== EXTRACTED DATA ==
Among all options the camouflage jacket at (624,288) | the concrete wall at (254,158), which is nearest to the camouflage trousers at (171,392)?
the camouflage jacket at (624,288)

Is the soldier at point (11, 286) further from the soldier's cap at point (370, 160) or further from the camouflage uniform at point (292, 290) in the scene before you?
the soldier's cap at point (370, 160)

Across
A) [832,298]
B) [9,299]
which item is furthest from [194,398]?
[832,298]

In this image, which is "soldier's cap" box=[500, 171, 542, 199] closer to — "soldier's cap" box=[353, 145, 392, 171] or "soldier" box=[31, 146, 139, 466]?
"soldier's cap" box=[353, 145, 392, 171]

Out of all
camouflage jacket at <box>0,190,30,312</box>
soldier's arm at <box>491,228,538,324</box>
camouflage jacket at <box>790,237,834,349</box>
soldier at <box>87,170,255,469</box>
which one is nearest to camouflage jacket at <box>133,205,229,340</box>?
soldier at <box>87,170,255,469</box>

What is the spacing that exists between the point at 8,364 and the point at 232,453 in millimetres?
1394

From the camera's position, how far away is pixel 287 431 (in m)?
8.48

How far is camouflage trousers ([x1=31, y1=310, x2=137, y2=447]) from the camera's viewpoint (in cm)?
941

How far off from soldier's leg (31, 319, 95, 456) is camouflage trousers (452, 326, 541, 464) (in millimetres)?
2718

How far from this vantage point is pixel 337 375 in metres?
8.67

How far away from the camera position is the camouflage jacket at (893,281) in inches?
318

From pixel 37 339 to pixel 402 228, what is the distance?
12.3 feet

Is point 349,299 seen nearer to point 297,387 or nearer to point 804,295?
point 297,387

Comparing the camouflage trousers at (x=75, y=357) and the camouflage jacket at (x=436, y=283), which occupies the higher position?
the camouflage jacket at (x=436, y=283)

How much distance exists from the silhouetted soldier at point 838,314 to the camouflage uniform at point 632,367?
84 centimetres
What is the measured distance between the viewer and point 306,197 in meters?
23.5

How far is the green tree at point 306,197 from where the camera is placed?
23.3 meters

== CHALLENGE ==
Starting at the line that contains "Comparing the camouflage" and ending at the end of the data, arrange that data as a two-column CSV with columns named "text" and "answer". Give one row for each text and its answer, with each field in quotation marks and any line breaks replaced by spaces.

== THE RESPONSE ==
text,answer
"Comparing the camouflage trousers at (x=75, y=357) and the camouflage jacket at (x=436, y=283), which occupies the higher position?","the camouflage jacket at (x=436, y=283)"
"How much distance exists from the silhouetted soldier at point 838,314 to the camouflage uniform at point 632,367?","84 centimetres"
"What is the measured distance between the viewer and point 306,197 in meters?","23.5"
"How far is the green tree at point 306,197 from where the camera is placed?","23.3 meters"